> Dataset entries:
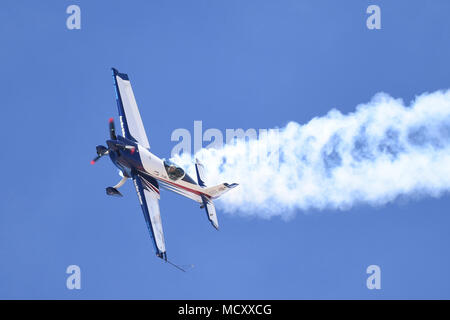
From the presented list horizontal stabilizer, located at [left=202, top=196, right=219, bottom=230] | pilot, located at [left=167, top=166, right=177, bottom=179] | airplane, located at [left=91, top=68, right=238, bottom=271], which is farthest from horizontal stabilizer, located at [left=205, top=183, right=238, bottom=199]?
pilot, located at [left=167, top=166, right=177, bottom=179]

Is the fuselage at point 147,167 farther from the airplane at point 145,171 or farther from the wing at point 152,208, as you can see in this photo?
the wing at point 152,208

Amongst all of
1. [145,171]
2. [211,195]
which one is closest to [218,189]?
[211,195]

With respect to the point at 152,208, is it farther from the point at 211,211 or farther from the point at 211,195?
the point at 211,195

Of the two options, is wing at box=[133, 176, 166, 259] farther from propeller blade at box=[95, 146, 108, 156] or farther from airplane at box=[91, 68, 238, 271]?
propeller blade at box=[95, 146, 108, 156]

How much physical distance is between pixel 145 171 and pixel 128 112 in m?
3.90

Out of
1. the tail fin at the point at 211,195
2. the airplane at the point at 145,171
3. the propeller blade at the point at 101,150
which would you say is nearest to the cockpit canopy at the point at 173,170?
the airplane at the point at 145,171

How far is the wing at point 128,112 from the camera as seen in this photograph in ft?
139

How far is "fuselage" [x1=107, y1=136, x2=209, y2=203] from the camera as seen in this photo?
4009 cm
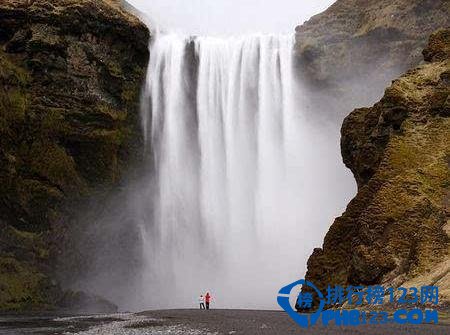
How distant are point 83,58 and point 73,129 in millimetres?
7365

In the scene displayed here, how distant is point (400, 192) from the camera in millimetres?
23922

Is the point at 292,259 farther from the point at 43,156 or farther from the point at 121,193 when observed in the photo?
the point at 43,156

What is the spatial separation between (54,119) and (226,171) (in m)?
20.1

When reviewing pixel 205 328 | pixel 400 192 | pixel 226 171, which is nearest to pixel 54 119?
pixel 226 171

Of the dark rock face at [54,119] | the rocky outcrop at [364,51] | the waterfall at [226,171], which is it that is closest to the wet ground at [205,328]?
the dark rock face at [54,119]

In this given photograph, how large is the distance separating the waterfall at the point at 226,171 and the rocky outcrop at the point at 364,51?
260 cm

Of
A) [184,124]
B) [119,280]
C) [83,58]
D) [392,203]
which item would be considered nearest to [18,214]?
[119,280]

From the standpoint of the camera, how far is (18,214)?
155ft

* * *

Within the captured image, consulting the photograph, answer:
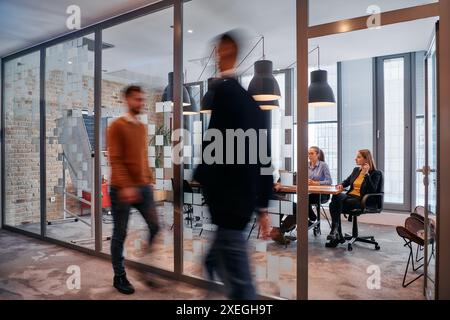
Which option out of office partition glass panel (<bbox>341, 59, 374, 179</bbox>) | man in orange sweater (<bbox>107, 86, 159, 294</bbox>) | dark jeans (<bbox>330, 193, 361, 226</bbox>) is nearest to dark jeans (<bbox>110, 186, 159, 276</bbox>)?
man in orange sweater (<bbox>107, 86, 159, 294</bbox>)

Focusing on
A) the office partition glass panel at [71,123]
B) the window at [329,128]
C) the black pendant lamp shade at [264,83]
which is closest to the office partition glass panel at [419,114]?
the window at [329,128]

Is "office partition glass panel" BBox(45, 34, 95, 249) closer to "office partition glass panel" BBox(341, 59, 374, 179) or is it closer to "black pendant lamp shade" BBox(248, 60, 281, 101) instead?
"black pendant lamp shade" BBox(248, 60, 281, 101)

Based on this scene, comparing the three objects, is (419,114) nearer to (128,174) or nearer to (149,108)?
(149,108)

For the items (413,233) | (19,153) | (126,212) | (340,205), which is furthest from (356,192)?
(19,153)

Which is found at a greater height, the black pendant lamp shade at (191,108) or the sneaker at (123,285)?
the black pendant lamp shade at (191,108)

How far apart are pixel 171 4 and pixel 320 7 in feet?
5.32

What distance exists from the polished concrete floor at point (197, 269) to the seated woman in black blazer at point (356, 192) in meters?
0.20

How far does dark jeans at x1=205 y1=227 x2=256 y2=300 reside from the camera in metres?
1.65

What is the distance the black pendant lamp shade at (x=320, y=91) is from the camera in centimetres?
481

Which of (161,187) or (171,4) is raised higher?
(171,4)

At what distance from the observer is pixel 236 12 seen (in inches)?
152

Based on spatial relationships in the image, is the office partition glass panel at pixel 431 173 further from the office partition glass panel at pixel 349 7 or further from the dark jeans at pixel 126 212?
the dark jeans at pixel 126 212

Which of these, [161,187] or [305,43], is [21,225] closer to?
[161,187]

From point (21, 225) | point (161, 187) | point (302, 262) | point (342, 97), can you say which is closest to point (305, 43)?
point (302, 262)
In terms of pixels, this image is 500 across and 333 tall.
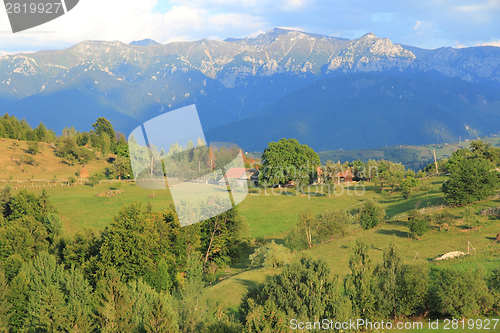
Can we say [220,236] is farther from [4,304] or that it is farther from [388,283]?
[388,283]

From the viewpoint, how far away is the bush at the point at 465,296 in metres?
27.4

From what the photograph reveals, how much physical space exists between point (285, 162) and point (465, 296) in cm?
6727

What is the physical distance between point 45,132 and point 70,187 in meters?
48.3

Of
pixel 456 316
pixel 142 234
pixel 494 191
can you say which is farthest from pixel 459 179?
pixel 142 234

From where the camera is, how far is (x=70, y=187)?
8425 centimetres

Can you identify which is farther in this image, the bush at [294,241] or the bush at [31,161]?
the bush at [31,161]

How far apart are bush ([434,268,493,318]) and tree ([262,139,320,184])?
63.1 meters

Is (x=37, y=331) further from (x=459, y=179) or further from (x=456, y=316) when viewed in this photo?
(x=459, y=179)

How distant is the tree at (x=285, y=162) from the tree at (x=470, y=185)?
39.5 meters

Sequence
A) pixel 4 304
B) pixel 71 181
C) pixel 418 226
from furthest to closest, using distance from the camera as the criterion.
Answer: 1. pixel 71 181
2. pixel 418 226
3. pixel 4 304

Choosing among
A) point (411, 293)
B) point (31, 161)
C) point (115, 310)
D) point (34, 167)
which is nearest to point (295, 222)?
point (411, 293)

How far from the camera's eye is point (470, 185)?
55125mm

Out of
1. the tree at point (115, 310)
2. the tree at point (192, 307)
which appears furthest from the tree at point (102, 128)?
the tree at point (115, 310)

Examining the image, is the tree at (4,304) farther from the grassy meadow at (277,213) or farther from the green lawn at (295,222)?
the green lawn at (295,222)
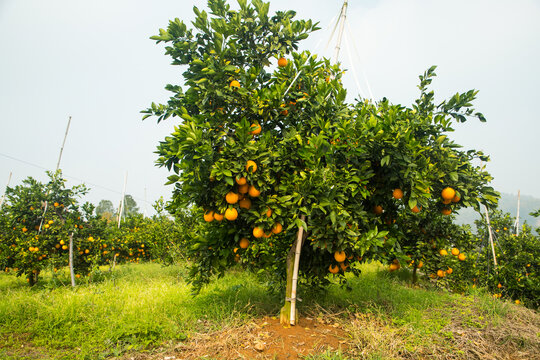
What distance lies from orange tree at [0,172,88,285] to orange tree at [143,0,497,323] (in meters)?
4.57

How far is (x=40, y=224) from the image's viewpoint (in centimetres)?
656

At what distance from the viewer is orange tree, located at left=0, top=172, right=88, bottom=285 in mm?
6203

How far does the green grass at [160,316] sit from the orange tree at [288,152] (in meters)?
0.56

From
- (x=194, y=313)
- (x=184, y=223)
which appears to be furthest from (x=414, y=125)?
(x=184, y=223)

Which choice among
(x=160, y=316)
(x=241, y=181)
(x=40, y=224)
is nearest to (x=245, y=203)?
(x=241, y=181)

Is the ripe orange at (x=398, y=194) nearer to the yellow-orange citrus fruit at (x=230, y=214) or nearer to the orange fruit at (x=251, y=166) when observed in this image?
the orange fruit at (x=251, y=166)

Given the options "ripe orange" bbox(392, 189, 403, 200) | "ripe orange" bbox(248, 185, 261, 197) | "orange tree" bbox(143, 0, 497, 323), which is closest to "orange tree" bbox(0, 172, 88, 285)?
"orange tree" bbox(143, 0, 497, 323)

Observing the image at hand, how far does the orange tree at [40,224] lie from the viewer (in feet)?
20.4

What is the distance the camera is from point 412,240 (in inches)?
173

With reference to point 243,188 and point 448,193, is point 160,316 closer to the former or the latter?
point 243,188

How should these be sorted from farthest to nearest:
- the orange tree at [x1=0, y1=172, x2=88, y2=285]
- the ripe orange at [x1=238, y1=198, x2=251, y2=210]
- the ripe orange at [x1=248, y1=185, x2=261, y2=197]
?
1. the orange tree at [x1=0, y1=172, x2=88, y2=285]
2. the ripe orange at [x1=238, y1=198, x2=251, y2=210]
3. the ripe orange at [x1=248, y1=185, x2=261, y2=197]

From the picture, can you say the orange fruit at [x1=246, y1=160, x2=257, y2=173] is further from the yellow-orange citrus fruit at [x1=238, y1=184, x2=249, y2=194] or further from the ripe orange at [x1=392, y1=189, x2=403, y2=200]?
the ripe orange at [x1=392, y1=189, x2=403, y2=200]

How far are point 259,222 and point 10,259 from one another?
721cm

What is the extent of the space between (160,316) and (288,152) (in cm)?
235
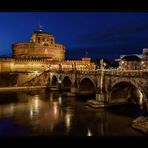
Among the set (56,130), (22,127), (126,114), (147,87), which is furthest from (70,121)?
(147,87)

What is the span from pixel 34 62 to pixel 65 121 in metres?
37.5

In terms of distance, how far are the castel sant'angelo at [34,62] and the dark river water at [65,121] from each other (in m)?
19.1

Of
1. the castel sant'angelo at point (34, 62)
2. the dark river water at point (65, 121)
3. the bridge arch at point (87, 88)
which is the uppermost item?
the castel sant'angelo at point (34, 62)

> Task description: Give only the number of lines in the listing that contain the string "fuselage", taking case into account.

> Final result: 2